== Ketentuan Tugas ==
Salin persis bagian teks tentang penghapusan nama kontak telepon, antara "Orangnya memang tukang" dan "kan? Siapa tahu?", termasuk kedua ujungnya.

== Bagian Teks ==

'''

Belum pernah terbayang
oleh aku bahwa sedemikian bermakna menekan sebuah tombol. Masalah ini pertama
kali aku alami beberapa minggu yang lalu ketika tengah ”mengutak-atik”
Blackberry-ku yang rada kedaluwarsa itu. ”Terlalu banyak nama”, pikirku,
melihat betapa panjang daftar nama kontak teleponku. ”Akan cepat full!
Perlu dibersihkan! Jadi, ada yang harus di-delete (dihapus).
Tanpa ba-bi-bu, aku langsung memulainya.
Calon yang patut di-delete pertama, no
problem: hilanglah tukang reparasi komputer yang lama. Orangnya memang
bego! Calon penerima pen-delete kedua: no
problem juga, bahkan aku
lega: lenyaplah nama bekas pemilik majalah seni yang telah lama ”lupa”
membayar utangnya. Datanglah calon delete ketiga. Sudah lebih rumit:
dia adalah seorang koneksi bagi pembuatan ”buku impian” yang tak mungkin
disetujui oleh penerbitnya. Kasihan ”ego” serta kantong gue, tetapi biarlah!
Orangnya memang tukang membual, maka dihapus saja! Berikutnya adalah kandidat
”kategori delete”
keempat; kali ini aku langsung batal men-delete
namanya: dia orang kaya yang ingin menyewa pena orang bule, dan aku ini bule
pilihannya. Maka lebih baik sabar dulu, kan? Siapa tahu?

'''

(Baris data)

'''

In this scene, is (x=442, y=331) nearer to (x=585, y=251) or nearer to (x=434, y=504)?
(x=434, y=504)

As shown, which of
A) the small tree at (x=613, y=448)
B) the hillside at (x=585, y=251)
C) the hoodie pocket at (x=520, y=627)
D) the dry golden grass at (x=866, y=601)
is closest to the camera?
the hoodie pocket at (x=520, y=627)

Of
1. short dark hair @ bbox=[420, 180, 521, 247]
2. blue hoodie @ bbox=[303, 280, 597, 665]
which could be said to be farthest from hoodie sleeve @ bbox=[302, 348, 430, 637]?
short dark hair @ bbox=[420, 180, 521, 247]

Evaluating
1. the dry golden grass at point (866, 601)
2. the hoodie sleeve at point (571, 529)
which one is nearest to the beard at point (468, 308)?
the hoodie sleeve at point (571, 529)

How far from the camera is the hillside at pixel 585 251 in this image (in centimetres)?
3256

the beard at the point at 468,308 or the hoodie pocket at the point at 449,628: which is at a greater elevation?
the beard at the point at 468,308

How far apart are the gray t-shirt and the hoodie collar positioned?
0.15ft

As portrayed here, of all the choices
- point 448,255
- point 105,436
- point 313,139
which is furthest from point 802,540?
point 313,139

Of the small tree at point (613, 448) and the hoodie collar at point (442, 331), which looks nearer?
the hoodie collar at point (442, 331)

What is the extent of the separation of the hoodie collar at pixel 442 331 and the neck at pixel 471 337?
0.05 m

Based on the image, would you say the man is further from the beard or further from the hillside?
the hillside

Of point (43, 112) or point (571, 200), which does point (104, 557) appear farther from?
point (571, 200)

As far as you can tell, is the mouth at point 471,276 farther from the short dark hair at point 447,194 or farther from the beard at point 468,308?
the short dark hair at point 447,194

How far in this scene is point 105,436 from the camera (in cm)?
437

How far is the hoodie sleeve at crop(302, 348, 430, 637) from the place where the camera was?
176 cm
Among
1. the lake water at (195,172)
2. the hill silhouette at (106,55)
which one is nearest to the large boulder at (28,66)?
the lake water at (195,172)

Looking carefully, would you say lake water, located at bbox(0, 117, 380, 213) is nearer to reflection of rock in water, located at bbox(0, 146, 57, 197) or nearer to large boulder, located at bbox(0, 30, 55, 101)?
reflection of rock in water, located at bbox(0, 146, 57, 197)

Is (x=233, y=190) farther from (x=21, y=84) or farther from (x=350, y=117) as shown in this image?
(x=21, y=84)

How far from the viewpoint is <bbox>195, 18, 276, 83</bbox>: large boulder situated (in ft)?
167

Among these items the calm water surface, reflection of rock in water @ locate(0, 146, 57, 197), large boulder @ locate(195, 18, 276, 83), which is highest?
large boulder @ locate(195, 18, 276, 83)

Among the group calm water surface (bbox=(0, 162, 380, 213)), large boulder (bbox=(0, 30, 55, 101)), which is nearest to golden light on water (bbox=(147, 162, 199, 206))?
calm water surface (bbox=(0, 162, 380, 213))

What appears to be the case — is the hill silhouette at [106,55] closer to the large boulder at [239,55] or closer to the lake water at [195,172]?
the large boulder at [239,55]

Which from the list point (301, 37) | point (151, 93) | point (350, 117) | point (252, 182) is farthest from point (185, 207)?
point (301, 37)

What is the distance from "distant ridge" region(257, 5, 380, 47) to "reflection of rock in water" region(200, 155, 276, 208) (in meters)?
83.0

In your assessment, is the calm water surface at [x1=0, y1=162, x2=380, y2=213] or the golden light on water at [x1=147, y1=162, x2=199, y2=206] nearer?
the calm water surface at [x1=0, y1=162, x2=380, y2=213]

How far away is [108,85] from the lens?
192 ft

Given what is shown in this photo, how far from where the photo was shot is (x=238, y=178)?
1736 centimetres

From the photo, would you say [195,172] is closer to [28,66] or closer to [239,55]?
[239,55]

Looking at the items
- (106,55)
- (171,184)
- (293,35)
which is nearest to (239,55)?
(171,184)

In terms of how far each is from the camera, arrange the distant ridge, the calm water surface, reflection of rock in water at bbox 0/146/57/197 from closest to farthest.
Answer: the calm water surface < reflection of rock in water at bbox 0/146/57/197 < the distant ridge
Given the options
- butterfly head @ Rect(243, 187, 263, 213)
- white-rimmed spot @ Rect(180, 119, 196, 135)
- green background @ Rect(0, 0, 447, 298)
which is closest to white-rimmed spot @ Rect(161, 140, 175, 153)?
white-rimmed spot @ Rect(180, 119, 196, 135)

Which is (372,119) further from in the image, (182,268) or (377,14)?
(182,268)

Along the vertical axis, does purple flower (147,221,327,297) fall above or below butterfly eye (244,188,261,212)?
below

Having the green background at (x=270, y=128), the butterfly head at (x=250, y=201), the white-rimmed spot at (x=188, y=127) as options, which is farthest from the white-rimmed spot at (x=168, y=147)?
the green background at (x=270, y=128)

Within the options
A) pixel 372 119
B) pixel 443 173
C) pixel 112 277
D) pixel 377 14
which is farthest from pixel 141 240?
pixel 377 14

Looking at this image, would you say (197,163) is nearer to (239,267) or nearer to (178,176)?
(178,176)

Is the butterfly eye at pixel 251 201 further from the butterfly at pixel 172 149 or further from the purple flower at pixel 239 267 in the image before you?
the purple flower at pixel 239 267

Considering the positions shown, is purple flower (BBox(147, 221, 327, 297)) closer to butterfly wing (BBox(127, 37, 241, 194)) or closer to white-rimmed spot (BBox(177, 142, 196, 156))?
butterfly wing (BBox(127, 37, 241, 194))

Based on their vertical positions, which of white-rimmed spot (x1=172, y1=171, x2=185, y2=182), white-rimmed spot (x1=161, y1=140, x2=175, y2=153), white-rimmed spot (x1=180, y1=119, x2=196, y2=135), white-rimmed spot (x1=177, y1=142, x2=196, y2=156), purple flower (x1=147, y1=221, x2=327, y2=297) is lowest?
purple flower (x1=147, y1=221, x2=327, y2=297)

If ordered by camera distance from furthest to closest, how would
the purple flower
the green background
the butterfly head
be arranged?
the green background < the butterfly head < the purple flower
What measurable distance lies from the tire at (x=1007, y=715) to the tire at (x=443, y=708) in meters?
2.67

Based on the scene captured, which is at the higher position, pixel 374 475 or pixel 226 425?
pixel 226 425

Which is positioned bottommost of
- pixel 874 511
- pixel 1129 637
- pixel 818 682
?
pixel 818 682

'''

== Hasil yang Benar ==
Orangnya memang tukang membual, maka dihapus saja! Berikutnya adalah kandidat
”kategori delete”
keempat; kali ini aku langsung batal men-delete
namanya: dia orang kaya yang ingin menyewa pena orang bule, dan aku ini bule
pilihannya. Maka lebih baik sabar dulu, kan? Siapa tahu?